▶ [Aim of the exercise]
Reproduce word for word the stretch of the data that runs from the line containing "Looking at the" through the end of the data.

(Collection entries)
-- START --

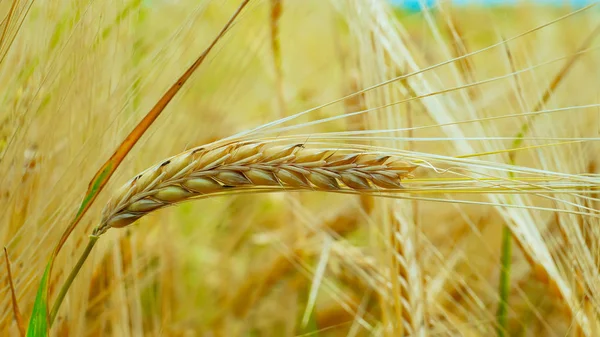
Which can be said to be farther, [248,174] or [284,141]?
[284,141]

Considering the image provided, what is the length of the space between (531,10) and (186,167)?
1.31m

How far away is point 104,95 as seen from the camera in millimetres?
648

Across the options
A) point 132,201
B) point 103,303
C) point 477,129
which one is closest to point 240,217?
point 103,303

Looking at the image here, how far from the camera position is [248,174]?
0.45 meters

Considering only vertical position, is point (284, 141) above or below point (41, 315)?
above

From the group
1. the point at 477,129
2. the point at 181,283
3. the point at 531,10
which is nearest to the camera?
the point at 477,129

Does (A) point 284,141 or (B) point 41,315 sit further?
(A) point 284,141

-- END --

▶ [Solution for this problem]
Looking at the image here, how far from the camera position is [248,174]?
0.45 meters

Considering only vertical position, is point (284, 141) above or below point (41, 315)?
above

From the group
1. the point at 477,129
2. the point at 181,283
3. the point at 531,10
which is nearest to the camera?
the point at 477,129

Does (A) point 284,141 or (B) point 41,315 sit further?
(A) point 284,141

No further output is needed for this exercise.